::: ARTIGO
Na prática, funciona como um pedido de tutela provisória, ou seja, visa resguardar o direito material a ser tutelado ao final do processo.

Originalmente, a Lei n° 8.429/1992 previa a possibilidade de indisponibilidade de bens em seu artigo 7°, parágrafo único, o qual condicionava apenas a constatação de ato de improbidade que pudesse causar lesão ao patrimônio público ou ensejasse enriquecimento ilícito.

A legislação não fazia menção aos requisitos formais previstos no Código de Processo Civil, quais sejam, a probabilidade do direito e do perigo de dano ou risco ao resultado útil do processo, bastando unicamente a existência de indícios de que o suposto ato ímprobo causasse lesão ao patrimônio público ou ensejasse enriquecimento ilícito do indiciado, a qual presumia o perigo de dano para o deferimento da medida liminar.

Deste modo, diante da inexistente definição de parâmetros no ordenamento jurídico, a doutrina e, especialmente, o Superior Tribunal de Justiça foram responsáveis pela uniformização da jurisprudência pela edição de duas teses, a saber:

“Tema 701/STJ: É possível a decretação da ‘indisponibilidade de bens do promovido em Ação Civil Pública por Ato de Improbidade Administrativa, quando ausente (ou não demonstrada) a prática de atos (ou a sua tentativa) que induzam a conclusão de risco de alienação, oneração ou dilapidação patrimonial de bens do acionado, dificultando ou impossibilitando o eventual ressarcimento futuro.

Tema 1.055/STJ: É possível a inclusão do valor de eventual multa civil na medida de indisponibilidade de bens decretada na ação de improbidade administrativa, inclusive naquelas demandas ajuizadas com esteio na alegada prática de conduta prevista no art. 11 da Lei 8.429/1992, tipificador da ofensa aos princípios nucleares administrativos.”
::::::
::: DADOS
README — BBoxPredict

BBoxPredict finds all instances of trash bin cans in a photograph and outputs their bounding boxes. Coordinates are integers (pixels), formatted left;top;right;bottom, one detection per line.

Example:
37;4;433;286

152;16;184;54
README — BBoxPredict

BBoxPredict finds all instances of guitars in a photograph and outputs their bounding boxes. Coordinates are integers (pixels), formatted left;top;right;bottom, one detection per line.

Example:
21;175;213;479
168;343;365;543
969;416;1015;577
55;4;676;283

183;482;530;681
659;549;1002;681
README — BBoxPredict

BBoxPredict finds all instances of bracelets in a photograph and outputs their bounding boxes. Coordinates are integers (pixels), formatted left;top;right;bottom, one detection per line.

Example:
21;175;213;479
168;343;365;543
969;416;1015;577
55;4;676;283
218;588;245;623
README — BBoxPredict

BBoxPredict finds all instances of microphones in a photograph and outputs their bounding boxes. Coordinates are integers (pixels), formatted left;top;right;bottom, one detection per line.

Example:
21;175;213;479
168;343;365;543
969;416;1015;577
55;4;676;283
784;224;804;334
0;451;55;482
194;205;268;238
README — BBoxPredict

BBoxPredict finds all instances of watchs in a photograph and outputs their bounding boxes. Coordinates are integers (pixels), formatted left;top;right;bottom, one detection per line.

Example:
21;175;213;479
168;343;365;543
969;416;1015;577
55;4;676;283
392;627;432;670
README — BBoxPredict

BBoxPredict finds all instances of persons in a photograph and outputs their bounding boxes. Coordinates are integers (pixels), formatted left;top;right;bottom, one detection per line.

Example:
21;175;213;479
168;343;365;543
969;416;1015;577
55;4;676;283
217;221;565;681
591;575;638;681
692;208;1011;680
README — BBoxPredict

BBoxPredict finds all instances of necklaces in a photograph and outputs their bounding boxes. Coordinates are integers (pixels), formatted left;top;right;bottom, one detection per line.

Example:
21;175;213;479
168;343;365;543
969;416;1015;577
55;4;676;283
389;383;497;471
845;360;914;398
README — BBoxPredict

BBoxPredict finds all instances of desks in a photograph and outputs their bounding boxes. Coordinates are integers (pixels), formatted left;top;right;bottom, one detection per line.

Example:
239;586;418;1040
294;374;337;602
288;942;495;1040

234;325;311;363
::::::
» O QUE FAZER: Indique, com base no artigo, em que artigo e parágrafo a Lei n° 8.429/1992 previa originalmente a indisponibilidade de bens.

» RESPOSTA DO EXERCÍCIO: No artigo 7°, parágrafo único.